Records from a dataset
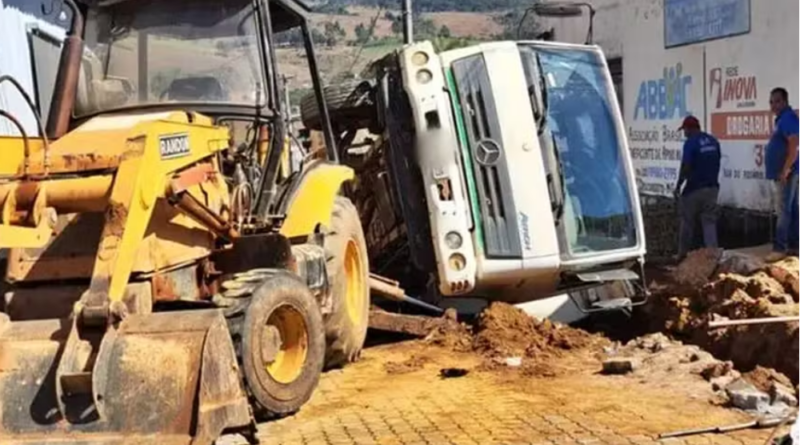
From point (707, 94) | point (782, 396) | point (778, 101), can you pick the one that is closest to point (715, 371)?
point (782, 396)

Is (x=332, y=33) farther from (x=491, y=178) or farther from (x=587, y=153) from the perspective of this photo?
(x=491, y=178)

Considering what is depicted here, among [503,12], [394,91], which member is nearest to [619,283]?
[394,91]

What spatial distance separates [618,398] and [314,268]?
2.11 m

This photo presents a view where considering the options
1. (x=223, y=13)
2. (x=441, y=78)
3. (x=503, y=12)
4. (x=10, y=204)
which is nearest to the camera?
(x=10, y=204)

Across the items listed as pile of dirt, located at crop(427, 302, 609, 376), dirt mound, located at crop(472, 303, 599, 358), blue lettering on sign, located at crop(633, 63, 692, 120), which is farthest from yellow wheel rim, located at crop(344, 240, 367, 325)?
blue lettering on sign, located at crop(633, 63, 692, 120)

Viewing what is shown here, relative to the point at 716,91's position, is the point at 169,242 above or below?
above

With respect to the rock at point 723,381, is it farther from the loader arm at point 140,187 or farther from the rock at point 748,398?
the loader arm at point 140,187

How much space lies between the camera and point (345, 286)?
A: 9.08 meters

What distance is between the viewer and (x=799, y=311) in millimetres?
9469

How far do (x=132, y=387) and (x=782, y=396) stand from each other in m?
3.81

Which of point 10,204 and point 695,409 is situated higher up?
point 10,204

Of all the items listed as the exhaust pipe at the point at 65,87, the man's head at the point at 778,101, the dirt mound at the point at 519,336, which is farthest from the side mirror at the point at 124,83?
the man's head at the point at 778,101

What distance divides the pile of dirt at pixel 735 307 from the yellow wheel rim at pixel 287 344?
3496mm

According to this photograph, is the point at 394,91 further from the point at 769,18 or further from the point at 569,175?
the point at 769,18
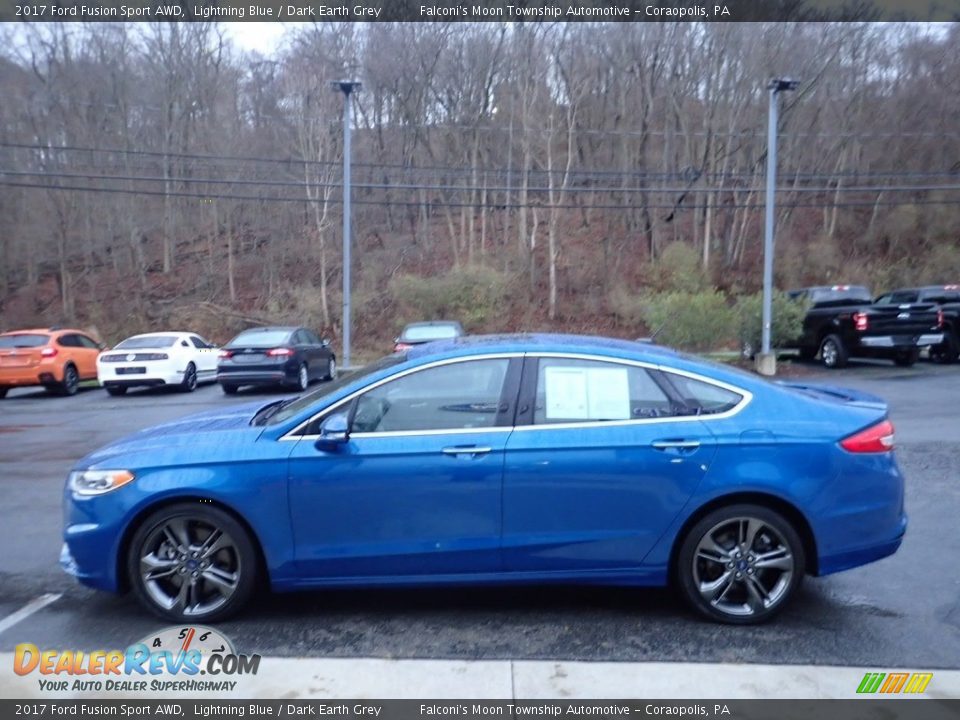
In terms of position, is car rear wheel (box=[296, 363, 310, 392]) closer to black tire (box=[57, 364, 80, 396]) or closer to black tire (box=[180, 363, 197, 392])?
black tire (box=[180, 363, 197, 392])

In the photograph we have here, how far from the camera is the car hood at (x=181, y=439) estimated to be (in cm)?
484

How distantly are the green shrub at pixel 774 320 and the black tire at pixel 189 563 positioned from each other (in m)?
17.5

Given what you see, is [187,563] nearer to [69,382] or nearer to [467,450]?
[467,450]

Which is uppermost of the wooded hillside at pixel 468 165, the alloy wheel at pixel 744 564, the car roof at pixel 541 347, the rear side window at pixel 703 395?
the wooded hillside at pixel 468 165

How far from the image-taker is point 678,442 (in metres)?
4.70

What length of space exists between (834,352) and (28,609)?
1821 cm

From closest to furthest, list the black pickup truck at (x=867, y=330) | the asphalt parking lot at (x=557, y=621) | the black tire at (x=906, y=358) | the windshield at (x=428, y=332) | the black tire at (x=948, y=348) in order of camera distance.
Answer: the asphalt parking lot at (x=557, y=621) → the black pickup truck at (x=867, y=330) → the windshield at (x=428, y=332) → the black tire at (x=906, y=358) → the black tire at (x=948, y=348)

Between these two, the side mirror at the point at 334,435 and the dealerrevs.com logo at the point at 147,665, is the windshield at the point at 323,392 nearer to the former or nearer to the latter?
the side mirror at the point at 334,435

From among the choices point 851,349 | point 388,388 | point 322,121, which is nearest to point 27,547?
point 388,388

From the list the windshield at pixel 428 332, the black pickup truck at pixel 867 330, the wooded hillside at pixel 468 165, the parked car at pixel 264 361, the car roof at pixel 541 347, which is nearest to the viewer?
the car roof at pixel 541 347

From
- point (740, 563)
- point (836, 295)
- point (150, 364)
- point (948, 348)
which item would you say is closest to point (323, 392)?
point (740, 563)

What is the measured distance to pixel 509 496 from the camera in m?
4.66

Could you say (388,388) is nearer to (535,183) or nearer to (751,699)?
(751,699)

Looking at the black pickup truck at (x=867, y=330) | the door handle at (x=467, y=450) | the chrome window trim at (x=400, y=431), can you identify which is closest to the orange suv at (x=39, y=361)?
the chrome window trim at (x=400, y=431)
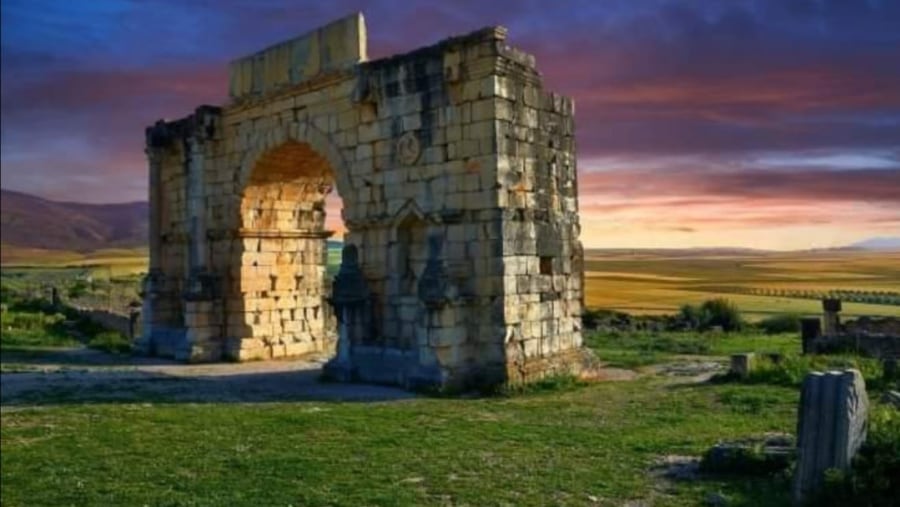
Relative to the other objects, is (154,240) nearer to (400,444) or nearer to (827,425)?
(400,444)

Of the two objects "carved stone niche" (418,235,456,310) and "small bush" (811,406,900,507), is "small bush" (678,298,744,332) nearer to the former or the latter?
"carved stone niche" (418,235,456,310)

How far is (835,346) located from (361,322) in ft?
27.8

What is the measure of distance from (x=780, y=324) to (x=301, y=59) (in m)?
13.5

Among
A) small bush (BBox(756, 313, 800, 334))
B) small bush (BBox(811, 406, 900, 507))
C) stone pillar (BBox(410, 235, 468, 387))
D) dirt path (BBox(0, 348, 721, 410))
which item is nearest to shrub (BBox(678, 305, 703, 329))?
small bush (BBox(756, 313, 800, 334))

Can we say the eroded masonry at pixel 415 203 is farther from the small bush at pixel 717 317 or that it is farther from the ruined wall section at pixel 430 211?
the small bush at pixel 717 317

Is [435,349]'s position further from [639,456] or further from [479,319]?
[639,456]

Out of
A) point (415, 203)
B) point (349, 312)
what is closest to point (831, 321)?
point (415, 203)

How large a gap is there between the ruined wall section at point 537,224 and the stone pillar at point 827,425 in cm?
720

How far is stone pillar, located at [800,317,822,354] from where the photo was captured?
1550cm

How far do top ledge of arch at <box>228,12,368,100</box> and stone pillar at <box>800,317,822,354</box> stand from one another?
9624 mm

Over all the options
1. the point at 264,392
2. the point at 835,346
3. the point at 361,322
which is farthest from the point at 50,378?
the point at 835,346

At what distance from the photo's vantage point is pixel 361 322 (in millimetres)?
14477

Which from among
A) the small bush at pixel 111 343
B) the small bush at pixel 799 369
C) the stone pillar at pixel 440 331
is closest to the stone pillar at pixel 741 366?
the small bush at pixel 799 369

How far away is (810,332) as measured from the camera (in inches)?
623
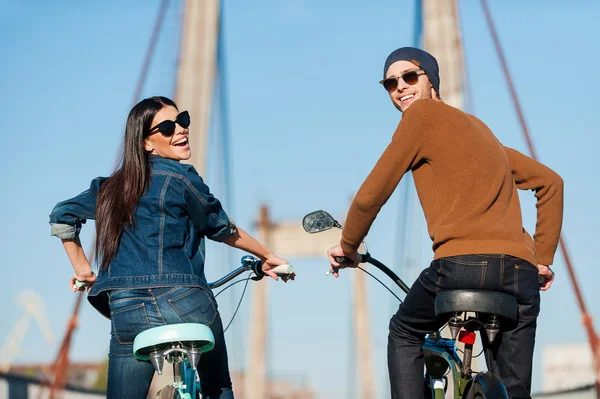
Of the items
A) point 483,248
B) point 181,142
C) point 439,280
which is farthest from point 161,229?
point 483,248

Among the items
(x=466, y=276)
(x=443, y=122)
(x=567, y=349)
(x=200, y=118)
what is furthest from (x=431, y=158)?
(x=567, y=349)

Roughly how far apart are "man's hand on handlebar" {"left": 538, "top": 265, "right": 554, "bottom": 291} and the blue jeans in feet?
4.06

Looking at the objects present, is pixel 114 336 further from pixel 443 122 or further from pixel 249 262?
pixel 443 122

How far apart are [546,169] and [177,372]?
1.59 m

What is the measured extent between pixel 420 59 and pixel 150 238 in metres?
1.18

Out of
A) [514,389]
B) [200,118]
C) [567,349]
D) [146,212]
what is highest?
[567,349]

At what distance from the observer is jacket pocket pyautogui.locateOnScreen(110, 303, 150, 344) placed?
395cm

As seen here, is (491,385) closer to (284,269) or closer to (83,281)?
(284,269)

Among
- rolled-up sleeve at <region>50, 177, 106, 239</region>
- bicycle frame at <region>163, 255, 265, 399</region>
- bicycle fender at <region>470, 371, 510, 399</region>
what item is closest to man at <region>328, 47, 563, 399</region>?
bicycle fender at <region>470, 371, 510, 399</region>

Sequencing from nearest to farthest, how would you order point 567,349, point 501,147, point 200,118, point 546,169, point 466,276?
1. point 466,276
2. point 501,147
3. point 546,169
4. point 200,118
5. point 567,349

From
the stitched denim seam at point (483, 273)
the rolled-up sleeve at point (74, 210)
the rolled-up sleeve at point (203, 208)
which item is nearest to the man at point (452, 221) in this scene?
the stitched denim seam at point (483, 273)

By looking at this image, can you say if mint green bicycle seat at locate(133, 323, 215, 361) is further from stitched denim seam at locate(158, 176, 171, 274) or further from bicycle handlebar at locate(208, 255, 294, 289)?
bicycle handlebar at locate(208, 255, 294, 289)

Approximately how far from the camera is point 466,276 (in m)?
3.83

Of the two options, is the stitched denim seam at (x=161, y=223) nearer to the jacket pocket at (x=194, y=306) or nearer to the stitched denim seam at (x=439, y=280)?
the jacket pocket at (x=194, y=306)
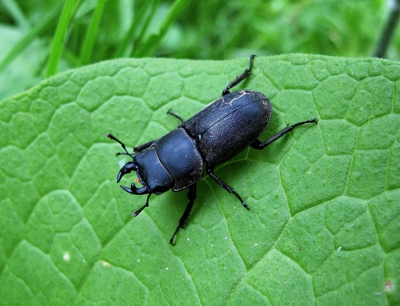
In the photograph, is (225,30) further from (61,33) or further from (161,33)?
(61,33)

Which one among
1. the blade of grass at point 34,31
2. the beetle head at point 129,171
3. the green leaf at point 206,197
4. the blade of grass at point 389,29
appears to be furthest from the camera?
the blade of grass at point 34,31

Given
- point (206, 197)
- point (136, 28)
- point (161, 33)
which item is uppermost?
point (136, 28)

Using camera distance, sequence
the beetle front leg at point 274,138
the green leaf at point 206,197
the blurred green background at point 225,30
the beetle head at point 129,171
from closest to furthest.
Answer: the green leaf at point 206,197 → the beetle front leg at point 274,138 → the beetle head at point 129,171 → the blurred green background at point 225,30

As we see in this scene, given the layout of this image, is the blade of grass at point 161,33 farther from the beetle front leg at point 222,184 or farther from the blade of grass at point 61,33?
the beetle front leg at point 222,184

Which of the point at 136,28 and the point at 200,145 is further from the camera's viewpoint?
the point at 136,28

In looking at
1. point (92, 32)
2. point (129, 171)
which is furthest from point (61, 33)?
point (129, 171)

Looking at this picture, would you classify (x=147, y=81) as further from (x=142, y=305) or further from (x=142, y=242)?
(x=142, y=305)

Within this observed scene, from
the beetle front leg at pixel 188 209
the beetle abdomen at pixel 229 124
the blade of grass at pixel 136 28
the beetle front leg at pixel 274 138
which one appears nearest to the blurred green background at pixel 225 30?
the blade of grass at pixel 136 28
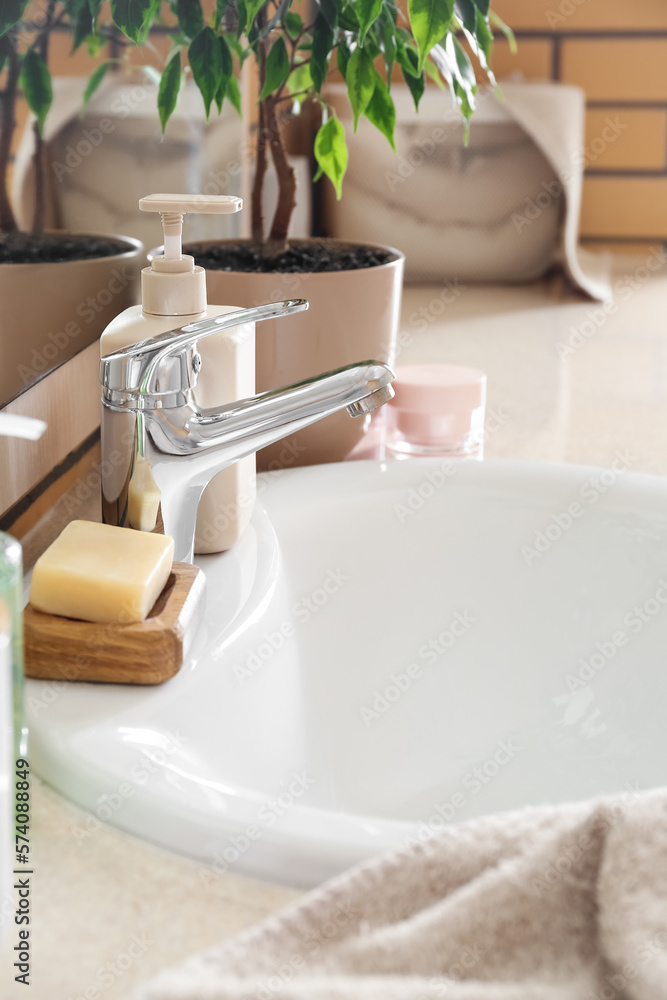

THE EXERCISE
Reproduce verbatim the lines of the listing, starting at the line containing "Within this observed scene, from" and ending at the final line of the listing, with both ends included. Leave the pictures out of your answer.

FULL RESPONSE
Within this observed scene, from
the beetle front leg at pixel 188 209
the beetle abdomen at pixel 229 124
the blade of grass at pixel 136 28
the beetle front leg at pixel 274 138
which one appears nearest to the blurred green background at pixel 225 30?
the blade of grass at pixel 136 28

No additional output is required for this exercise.